囚禁
約莫走了有半個時辰,楚蕪莜隨著老者來到了他口中的草屋。果真如老者所說,這屋內除了他,也就只有一名男子,與楚蕪莜一般大的模樣,應該就是老者口中的犬子。
“父親,您帶人回來了?”本在屋內的男子看見老者和楚蕪莜一同回來,不由得有些詫異地問道。
“這位姑娘是我從城里回來時遇到的,這不天快下雨了么,我便邀姑娘來咱們這兒避雨,順帶歇歇腳。”老者笑呵呵地回答,眼中閃過一絲狠辣,雖說楚蕪莜身穿布衣,可是經過短暫的交談,很明顯可以看出楚蕪莜有著良好的教養,能教出這樣的女子的家庭,非富即貴。

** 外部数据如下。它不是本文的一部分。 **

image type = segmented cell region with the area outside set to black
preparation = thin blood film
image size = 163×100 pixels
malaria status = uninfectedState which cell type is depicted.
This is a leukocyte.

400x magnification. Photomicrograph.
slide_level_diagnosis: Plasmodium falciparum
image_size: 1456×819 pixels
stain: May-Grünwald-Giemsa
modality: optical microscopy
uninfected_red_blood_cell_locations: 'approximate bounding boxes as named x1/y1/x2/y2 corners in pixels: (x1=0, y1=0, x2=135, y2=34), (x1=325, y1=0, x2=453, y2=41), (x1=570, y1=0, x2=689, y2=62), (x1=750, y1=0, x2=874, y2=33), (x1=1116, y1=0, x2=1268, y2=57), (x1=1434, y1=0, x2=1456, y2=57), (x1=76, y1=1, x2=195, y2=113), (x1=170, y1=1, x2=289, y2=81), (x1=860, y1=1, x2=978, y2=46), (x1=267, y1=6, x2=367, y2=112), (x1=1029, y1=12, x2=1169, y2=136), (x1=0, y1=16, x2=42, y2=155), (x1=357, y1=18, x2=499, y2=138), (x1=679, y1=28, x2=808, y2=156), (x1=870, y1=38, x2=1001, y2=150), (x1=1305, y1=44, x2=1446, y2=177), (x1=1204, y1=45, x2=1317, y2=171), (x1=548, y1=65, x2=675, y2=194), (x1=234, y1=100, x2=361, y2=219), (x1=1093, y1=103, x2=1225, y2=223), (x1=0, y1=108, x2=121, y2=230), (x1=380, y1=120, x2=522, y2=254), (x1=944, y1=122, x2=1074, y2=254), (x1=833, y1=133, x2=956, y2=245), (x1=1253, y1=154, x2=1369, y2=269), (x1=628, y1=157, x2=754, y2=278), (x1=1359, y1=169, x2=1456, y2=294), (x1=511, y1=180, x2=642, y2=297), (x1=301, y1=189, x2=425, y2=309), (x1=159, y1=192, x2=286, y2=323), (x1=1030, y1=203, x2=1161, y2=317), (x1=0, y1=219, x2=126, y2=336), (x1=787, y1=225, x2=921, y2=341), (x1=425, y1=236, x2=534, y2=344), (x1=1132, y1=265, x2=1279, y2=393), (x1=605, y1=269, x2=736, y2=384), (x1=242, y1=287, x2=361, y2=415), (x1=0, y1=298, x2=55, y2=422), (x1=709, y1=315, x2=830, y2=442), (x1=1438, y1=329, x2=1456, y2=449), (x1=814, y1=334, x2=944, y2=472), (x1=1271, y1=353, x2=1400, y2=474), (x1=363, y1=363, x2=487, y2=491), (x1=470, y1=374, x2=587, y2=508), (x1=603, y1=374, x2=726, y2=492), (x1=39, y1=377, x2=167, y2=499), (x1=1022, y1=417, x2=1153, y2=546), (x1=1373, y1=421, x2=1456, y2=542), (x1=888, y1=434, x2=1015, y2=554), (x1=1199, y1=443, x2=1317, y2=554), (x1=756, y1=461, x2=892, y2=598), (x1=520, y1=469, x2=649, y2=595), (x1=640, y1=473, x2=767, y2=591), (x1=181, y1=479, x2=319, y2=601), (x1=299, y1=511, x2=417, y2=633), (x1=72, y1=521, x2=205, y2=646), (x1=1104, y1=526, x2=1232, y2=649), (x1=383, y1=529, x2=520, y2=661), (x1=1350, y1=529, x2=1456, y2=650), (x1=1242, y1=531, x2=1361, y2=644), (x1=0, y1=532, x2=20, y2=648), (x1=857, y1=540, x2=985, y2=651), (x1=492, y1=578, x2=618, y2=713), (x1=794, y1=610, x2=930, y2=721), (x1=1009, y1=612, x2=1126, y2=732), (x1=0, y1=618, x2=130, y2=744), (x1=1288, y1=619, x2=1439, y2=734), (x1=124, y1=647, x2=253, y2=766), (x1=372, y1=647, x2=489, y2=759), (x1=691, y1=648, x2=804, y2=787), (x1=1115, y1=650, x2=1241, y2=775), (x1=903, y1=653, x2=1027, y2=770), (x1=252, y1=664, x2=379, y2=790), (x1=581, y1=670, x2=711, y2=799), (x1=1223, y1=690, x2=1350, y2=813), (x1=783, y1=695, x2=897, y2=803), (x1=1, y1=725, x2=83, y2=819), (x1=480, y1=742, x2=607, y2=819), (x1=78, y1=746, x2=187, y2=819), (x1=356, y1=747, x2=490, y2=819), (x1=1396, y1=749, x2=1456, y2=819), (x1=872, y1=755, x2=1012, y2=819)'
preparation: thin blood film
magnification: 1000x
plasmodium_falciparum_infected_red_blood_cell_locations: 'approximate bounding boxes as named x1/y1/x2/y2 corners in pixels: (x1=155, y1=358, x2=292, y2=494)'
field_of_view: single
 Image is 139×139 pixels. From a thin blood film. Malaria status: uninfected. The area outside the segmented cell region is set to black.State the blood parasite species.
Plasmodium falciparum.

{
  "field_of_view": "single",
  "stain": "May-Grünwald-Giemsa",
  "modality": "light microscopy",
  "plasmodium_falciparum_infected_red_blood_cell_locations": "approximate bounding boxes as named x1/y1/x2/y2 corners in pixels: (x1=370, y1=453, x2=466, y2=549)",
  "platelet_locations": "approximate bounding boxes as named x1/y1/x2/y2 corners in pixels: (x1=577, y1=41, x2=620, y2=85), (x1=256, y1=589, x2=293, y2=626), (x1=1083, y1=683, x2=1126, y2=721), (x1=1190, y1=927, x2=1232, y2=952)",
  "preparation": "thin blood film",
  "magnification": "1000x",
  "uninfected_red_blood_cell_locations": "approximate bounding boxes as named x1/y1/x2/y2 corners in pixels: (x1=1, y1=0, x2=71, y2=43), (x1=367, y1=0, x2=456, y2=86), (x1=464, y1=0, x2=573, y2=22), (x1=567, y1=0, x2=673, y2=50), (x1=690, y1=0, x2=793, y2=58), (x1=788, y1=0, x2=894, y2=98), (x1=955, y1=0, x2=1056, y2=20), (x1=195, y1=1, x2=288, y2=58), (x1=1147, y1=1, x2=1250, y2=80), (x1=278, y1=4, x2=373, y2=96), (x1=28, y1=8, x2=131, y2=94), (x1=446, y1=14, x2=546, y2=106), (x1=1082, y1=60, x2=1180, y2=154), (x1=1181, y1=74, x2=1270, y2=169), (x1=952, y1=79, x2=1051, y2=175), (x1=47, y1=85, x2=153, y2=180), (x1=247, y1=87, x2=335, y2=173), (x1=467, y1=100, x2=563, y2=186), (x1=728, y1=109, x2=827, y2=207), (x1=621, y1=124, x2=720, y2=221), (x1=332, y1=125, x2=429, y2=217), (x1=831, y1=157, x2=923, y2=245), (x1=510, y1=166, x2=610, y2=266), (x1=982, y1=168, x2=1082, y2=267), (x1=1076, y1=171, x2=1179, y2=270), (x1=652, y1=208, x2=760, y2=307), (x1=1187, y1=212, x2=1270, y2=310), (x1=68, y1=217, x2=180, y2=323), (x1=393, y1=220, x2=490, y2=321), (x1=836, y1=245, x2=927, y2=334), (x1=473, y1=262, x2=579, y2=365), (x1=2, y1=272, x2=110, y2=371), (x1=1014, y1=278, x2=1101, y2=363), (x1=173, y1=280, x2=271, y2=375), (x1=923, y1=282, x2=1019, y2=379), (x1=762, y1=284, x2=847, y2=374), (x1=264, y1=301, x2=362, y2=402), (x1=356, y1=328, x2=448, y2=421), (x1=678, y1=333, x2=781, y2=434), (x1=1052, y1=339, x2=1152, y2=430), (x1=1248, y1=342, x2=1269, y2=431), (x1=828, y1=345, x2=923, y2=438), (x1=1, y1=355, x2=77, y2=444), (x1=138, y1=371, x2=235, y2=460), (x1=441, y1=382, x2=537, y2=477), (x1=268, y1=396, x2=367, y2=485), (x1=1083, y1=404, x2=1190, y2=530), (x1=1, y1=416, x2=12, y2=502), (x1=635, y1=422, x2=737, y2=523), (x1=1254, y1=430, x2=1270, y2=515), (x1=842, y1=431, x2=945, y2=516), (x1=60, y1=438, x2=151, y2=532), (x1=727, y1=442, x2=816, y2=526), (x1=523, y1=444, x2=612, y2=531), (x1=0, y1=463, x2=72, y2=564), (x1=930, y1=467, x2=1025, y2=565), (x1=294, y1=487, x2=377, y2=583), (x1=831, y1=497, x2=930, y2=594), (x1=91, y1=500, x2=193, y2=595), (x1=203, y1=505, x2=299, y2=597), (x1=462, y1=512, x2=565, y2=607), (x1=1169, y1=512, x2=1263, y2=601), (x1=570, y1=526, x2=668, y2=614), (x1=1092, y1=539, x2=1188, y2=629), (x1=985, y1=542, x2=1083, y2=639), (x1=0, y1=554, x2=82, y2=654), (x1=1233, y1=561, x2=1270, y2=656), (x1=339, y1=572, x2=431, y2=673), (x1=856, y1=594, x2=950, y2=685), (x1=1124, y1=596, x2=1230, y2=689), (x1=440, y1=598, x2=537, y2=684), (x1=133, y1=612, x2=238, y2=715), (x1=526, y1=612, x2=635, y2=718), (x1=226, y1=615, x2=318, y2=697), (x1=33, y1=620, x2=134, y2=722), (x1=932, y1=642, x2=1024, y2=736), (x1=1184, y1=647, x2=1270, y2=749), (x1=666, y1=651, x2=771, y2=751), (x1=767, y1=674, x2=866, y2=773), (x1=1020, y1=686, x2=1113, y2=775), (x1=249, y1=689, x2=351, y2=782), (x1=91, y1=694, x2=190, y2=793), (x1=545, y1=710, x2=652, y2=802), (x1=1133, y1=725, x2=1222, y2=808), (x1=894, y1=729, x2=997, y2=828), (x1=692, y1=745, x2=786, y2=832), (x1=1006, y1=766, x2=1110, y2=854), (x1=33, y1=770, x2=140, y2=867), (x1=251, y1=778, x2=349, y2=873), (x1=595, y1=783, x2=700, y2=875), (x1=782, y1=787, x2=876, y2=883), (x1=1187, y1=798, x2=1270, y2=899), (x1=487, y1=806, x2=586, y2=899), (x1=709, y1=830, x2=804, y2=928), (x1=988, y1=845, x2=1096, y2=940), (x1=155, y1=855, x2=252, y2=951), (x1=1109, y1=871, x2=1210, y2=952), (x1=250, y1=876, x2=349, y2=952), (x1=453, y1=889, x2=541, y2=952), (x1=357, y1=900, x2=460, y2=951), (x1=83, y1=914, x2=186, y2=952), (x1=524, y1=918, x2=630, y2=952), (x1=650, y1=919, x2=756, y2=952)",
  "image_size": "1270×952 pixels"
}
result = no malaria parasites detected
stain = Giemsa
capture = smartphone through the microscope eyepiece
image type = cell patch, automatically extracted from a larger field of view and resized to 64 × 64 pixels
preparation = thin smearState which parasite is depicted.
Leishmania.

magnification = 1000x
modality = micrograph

“是這樣啊,那姑娘快些進來歇歇吧,一路上風塵仆仆可是累了?我去給姑娘弄點吃的來。”男子不著痕跡地打量著面前這女子,雖是布衣,可掩不住高貴的氣質,再加上那堪稱傾城的容顏以及眼眸中時不時閃過的一縷悲傷。比起前幾次的貨色,這個可真能算做是極品啊。
不等楚蕪莜回答,男子便轉身快步朝里屋走去,在楚蕪莜看不見的地方,神色貪婪地舔了舔嘴角。
“姑娘隨我進里屋歇著吧。”老者偏頭看向楚蕪莜問道,眼中貪婪的神色越來越明顯。
而誰也沒看到,在楚蕪莜的衣袖出,悄然伸出一個碧色的小腦袋,漆黑透亮的眼睛安靜地盯著老者。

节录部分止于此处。